FAIRBANKS — There will be no question whether subsistence fishermen on the Yukon River will be able to fish for early-run king salmon this summer.
In an attempt to rebuild what has been a dwindling chinook run in recent years, the Alaska Board of Fisheries adopted a new regulation last week that will prohibit king salmon fishing on the first big pulse of fish that hit the Yukon River in early June
The Department of Fish and Game has closed or restricted king salmon fishing on the first pulse of Yukon kings three of the past four years to get more fish to Canadian spawning grounds but those closures were by emergency order and based on the department’s preseason projection for the king run.
The new regulation adopted by the Board of Fisheries automatically closes king fishing on the first pulse of fish in Districts 1 and 2 of the lower Yukon but allows the department to lift the closure in districts farther up river in the event the run turns out to be stronger than projected. The department determines when the first pulse of kings hits the river based on test-net catches at the mouth of the river.
“They put into the Yukon River King Salmon Management Plan that there would be protection on the first pulse beginning in District 1 and 2,” said Eric Newland, area management biologist for the Department of Fish and Game in Anchorage. “If the run size is assessed to be strong enough to meet escapement and subsistence needs, that could be relaxed above those districts.”
Fishing on the first pulse of kings has been closed in all six river districts the past two years and last year added restrictions were placed on fishermen in District 6 to help get more fish across the border. Even with the restrictions, Alaska failed to get enough fish into Canada to satisfy objectives of Pacific Salmon Treaty for the second time in three years. Only a little more than 35,000 kings were counted by a sonar near the Canadian border. The treaty objective is a minimum of 42,500 kings.
The new regulation is “to provide for uncertainty in the preseason projection,” Newland said.
“In the past we made plans to protect the first pulse based on a preseason projection that warrants such action,” he said. “Now it’s going to happen regardless.”
Prohibiting fishing on the first pulse of kings is a hardship on fishermen but it’s about the only way the department has to rebuild the chinook run, Newland said.
“I don’t think anybody likes to hear they can’t go fishing but it is the strategy we’ve been using and it seems to pass fish,” he said.
The department will come out with its formal preseason projection for this year’s Yukon River king salmon run in March, Newland said, and it’s expected to be similar to last year’s, which was for a below average run.

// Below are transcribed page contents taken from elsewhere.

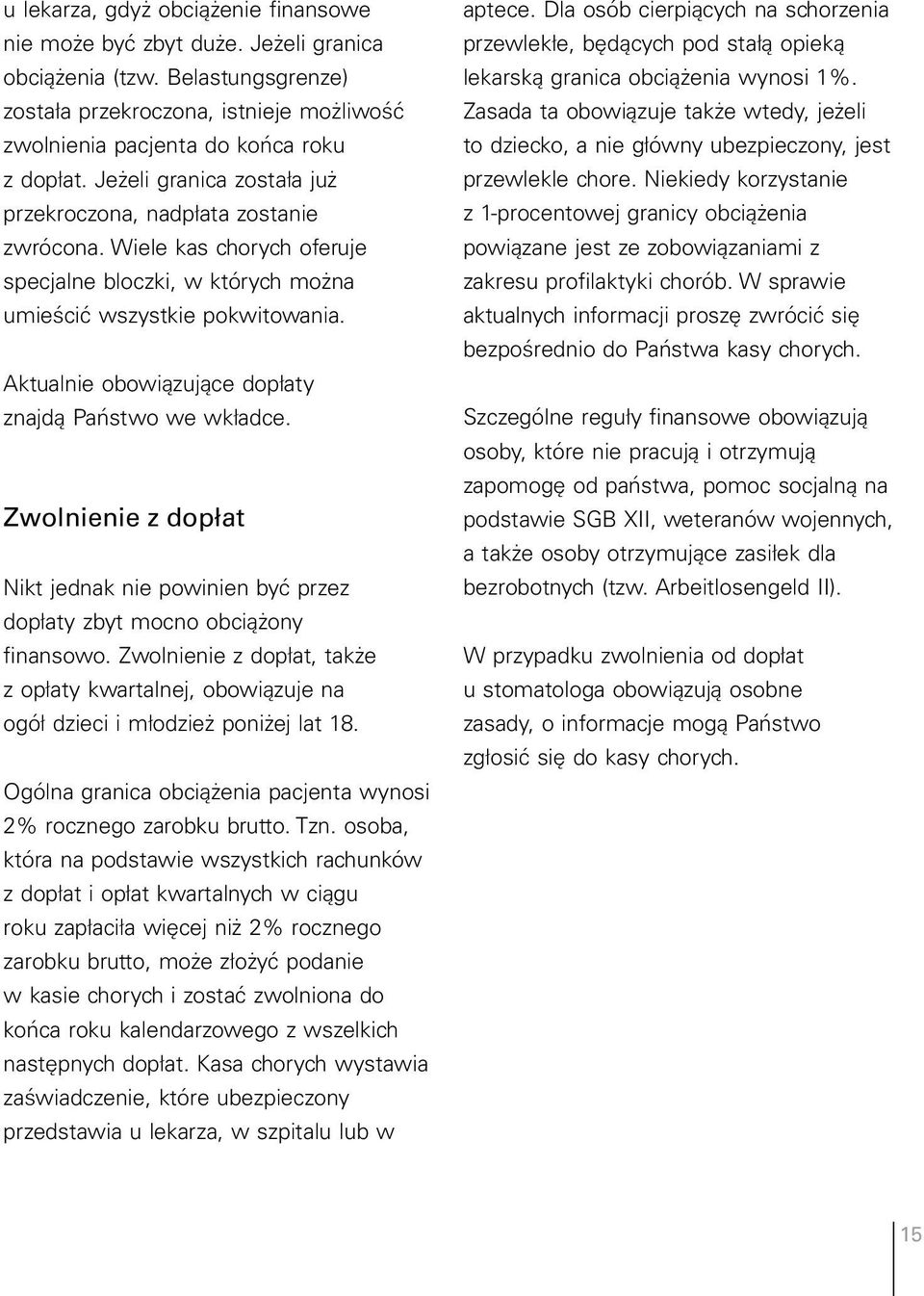 u lekarza, gdyż obciążenie finansowe nie może być zbyt duże. Jeżeli granica obciążenia (tzw. Belastungsgrenze) została przekroczona, istnieje możliwość zwolnienia pacjenta do końca roku z dopłat. Jeżeli granica została już przekroczona, nadpłata zostanie zwrócona. Wiele kas chorych oferuje specjalne bloczki, w których można umieścić wszystkie pokwitowania.

Aktualnie obowiązujące dopłaty znajdą Państwo we wkładce.

Zwolnienie z dopłat

Nikt jednak nie powinien być przez dopłaty zbyt mocno obciążony finansowo. Zwolnienie z dopłat, także z opłaty kwartalnej, obowiązuje na ogół dzieci i młodzież poniżej lat 18.

Ogólna granica obciążenia pacjenta wynosi 2% rocznego zarobku brutto. Tzn. osoba, która na podstawie wszystkich rachunków z dopłat i opłat kwartalnych w ciągu roku zapłaciła więcej niż 2% rocznego zarobku brutto, może złożyć podanie w kasie chorych i zostać zwolniona do końca roku kalendarzowego z wszelkich następnych dopłat. Kasa chorych wystawia zaświadczenie, które ubezpieczony przedstawia u lekarza, w szpitalu lub w aptece. Dla osób cierpiących na schorzenia przewlekłe, będących pod stałą opieką lekarską granica obciążenia wynosi 1%. Zasada ta obowiązuje także wtedy, jeżeli to dziecko, a nie główny ubezpieczony, jest przewlekle chore. Niekiedy korzystanie z 1-procentowej granicy obciążenia powiązane jest ze zobowiązaniami z zakresu profilaktyki chorób. W sprawie aktualnych informacji proszę zwrócić się bezpośrednio do Państwa kasy chorych.

Szczególne reguły finansowe obowiązują osoby, które nie pracują i otrzymują zapomogę od państwa, pomoc socjalną na podstawie SGB XII, weteranów wojennych, a także osoby otrzymujące zasiłek dla bezrobotnych (tzw. Arbeitlosengeld II).

W przypadku zwolnienia od dopłat u stomatologa obowiązują osobne zasady, o informacje mogą Państwo zgłosić się do kasy chorych.

15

Both the fish board and fishermen who attended the meeting in Anchorage appeared to be in agreement that steps need to be taken to rebuild the Yukon’s king run, said Fred Bue, a fisheries biologist with the U.S. Fish and Wildlife Service.
“The whole Board of Fish seemed to be approaching this session with conservation in mind,” he said. “I think everybody was thinking about that, how to conserve the resource with the least impact to fishermen and still improve the run.
“People are recognizing there’s a fisheries concern here and everybody is trying to figure out ways to make it work,” he said.